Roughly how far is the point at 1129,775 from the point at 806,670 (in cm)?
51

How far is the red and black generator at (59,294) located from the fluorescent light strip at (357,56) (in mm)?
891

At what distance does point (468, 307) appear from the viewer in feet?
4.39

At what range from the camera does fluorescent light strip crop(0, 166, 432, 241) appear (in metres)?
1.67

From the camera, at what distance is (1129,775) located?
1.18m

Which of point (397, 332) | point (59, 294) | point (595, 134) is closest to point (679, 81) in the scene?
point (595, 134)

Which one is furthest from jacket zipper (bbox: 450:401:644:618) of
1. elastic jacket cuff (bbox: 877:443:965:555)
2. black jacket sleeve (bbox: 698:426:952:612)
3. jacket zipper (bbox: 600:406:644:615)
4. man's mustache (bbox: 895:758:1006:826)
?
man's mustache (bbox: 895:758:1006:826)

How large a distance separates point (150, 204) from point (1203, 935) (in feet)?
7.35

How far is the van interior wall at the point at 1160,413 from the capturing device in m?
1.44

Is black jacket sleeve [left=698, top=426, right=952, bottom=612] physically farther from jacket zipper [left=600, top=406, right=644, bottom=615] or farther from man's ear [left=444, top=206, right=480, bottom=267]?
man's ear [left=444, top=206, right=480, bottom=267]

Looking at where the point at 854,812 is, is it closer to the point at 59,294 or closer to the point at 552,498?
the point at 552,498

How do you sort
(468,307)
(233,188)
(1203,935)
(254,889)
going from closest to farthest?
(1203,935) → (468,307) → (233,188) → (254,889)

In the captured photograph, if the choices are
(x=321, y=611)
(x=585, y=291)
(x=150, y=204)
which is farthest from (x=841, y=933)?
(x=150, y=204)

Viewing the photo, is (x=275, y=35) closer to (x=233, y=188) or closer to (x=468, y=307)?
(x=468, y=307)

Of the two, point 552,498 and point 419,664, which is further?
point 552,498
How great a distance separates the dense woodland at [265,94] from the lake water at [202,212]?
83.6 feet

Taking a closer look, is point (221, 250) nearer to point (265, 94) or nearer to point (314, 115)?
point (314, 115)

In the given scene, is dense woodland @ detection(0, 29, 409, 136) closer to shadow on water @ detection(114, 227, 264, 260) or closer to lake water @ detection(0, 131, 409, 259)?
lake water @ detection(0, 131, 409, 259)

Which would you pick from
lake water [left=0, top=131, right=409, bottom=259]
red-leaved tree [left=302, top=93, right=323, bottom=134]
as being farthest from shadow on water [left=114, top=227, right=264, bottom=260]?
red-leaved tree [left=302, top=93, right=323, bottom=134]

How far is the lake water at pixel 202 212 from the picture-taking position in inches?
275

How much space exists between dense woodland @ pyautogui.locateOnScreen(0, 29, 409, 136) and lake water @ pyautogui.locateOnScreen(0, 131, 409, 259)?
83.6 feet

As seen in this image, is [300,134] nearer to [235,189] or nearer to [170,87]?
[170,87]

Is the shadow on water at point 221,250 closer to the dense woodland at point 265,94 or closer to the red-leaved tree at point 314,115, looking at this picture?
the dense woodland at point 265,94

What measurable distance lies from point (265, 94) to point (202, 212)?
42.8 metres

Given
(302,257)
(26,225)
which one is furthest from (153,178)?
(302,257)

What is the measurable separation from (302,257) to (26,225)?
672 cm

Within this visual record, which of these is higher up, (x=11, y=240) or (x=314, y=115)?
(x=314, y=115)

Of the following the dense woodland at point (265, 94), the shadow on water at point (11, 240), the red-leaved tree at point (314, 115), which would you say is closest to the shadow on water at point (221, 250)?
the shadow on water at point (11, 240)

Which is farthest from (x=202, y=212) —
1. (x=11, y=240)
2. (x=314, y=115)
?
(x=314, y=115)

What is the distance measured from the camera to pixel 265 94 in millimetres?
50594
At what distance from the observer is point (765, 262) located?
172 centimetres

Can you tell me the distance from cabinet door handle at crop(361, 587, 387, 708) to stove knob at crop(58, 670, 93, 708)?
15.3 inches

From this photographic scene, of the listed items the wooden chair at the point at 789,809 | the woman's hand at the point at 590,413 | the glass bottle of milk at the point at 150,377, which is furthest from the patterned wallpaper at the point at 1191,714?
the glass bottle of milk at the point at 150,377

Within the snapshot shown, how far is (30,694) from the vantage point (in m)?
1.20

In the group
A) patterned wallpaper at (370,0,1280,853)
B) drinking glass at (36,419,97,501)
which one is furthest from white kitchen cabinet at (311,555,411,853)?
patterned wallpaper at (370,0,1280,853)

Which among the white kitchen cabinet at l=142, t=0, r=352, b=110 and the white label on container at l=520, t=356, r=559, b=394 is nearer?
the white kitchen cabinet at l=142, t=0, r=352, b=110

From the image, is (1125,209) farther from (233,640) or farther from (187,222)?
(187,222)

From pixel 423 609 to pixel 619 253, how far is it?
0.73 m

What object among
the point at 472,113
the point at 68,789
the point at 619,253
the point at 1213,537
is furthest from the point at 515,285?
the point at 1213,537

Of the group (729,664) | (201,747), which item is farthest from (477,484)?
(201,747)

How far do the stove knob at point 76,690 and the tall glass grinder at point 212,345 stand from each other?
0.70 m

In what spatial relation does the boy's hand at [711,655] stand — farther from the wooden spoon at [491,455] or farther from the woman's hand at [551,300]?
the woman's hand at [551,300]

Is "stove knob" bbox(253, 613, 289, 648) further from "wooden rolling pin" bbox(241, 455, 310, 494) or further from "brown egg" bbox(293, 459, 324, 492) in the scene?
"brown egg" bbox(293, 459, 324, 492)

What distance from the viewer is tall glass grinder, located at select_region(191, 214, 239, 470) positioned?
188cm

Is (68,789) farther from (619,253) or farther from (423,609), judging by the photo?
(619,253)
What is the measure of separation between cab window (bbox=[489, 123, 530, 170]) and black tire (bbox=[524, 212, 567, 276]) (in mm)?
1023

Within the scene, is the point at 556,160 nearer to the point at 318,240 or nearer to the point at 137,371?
+--
> [YOUR OBJECTIVE]:
Repeat everything from the line containing "Of the group" down to the end of the data, substituting "burner knob" for "stove knob" and leaving all else unchanged.

> [TASK RESPONSE]:
Of the group (729,664) | (201,747), which item is farthest from (477,484)?
(201,747)

How far do the burner knob at point 76,690 and the tall glass grinder at point 212,345 stand from each other?
0.70 m

In what spatial relation does the boy's hand at [711,655] stand — farther from the wooden spoon at [491,455] or farther from the woman's hand at [551,300]?
the woman's hand at [551,300]

Is "burner knob" bbox(253, 613, 289, 648) further from "wooden rolling pin" bbox(241, 455, 310, 494) or further from "brown egg" bbox(293, 459, 324, 492) in the scene?
"brown egg" bbox(293, 459, 324, 492)

What distance from the viewer is tall glass grinder, located at select_region(191, 214, 239, 470) positioned?
188cm

Is (68,789) farther from (619,253) or farther from (423,609), judging by the photo?
(619,253)
What is the measure of separation between cab window (bbox=[489, 123, 530, 170]) and black tire (bbox=[524, 212, 567, 276]) (in mm)?
1023

Within the scene, is the point at 556,160 nearer to the point at 318,240 or nearer to the point at 137,371?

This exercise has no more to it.